- Swarth Fell from Wild Boar Fell

Highest point
- Elevation: 681 m (2,234 ft)
- Prominence: 76 m (249 ft)
- Parent peak: Wild Boar Fell
- Listing: Hewitt, Nuttall
- Coordinates: 54°21′54″N 2°22′39″W﻿ / ﻿54.36487°N 2.37741°W

Geography
- Location: Mallerstang, Cumbria, England
- Parent range: Pennines
- OS grid: SD7557596660
- Topo map: OS Landranger 98

= Swarth Fell =

Hill in Northern England

Swarth Fell is an approximately 1 mi stretch of high ground (consisting mainly of limestone capped with millstone grit) situated to the south of Wild Boar Fell, of which it is a continuation. It is mostly within Mallerstang, Cumbria, but the boundary between Cumbria and North Yorkshire (historically Westmorland and the West Riding of Yorkshire) runs along its length, just to the west of the highest points.

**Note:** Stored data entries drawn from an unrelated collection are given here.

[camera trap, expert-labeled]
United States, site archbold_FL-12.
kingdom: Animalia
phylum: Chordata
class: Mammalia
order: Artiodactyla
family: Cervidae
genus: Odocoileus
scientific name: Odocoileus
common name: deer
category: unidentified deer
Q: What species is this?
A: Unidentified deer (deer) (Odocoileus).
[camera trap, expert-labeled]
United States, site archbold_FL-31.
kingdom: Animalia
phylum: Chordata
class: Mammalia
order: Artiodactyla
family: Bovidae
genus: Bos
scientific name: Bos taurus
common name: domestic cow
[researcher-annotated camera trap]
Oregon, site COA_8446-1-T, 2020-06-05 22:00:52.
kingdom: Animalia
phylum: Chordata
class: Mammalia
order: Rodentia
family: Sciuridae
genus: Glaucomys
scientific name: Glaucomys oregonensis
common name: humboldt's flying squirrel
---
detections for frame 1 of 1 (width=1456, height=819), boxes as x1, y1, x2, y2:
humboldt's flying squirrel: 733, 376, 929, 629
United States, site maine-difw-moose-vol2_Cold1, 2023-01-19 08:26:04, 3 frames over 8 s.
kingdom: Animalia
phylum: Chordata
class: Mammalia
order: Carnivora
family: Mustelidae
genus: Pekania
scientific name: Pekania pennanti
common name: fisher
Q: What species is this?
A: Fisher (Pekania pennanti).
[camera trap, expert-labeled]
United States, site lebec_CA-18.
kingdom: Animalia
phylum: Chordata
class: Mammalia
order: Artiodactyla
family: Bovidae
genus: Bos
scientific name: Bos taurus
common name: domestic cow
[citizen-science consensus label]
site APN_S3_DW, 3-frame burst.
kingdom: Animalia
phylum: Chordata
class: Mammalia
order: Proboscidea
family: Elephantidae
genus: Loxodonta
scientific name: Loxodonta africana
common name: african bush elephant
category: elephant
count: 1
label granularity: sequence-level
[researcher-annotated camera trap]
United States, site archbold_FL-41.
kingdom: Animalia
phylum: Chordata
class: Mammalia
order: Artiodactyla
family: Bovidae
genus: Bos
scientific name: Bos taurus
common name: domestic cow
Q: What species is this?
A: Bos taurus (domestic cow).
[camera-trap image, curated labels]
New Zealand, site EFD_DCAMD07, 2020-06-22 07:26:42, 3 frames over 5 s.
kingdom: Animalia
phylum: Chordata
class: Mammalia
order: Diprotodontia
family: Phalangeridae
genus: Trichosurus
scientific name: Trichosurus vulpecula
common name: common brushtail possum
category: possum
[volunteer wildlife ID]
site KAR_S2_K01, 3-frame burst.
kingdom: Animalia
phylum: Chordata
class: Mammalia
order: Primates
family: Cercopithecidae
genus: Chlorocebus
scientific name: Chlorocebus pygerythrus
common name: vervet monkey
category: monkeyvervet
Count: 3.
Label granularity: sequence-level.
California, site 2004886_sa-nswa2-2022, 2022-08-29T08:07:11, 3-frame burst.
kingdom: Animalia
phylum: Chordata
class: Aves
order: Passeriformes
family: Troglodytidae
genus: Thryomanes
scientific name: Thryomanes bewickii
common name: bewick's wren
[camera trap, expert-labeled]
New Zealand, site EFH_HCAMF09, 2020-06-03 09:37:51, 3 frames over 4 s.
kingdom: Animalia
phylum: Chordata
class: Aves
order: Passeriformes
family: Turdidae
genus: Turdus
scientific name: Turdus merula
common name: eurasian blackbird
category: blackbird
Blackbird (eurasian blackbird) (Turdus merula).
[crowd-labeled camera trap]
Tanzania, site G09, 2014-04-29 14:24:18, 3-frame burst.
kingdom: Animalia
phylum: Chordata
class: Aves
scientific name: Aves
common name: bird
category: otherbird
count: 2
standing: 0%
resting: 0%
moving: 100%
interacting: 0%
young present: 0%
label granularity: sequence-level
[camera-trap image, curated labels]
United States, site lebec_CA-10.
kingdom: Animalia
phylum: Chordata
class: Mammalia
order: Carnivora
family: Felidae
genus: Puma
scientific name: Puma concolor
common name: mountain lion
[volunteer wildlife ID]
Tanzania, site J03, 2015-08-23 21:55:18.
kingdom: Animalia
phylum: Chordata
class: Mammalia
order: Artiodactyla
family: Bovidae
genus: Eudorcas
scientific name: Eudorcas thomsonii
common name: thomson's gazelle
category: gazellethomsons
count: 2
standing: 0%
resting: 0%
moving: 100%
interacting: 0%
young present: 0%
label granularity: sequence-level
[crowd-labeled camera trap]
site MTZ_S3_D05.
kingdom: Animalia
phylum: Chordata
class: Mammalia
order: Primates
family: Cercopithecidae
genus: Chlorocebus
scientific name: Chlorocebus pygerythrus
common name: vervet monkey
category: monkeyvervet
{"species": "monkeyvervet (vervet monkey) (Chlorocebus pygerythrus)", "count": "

Swarth Fell in evening sunlight, seen from Mallerstang, looking south.

The summit, (681 m) which is marked by a cairn, and is listed as both a Hewitt and a Nuttall, lies 2.1 km to the south of the summit of Wild Boar Fell, the two fells being separated by a col - where there are several cairns, and a small tarn; Swarth Fell Tarn. (This small tarn can just be seen in the photograph above right). Historically, the tarn was unnamed, and Alfred Wainwright described it as "a small, nameless sheet of water." In 2017, the Ordnance Survey agreed to label the tarn on maps as Swarth Fell Tarn.

The name "Swarth" fell, like most of the names of geographical features in the area, is of Norse origin: svartr, dark in colour.

Approximately 1 km south-east of the summit is the fell's other high point, Swarth Fell Pike (651 m). Baugh Fell, Yorkshire Dales, is 5.3 km to the south-west, separated from Swarth Fell by Grisedale.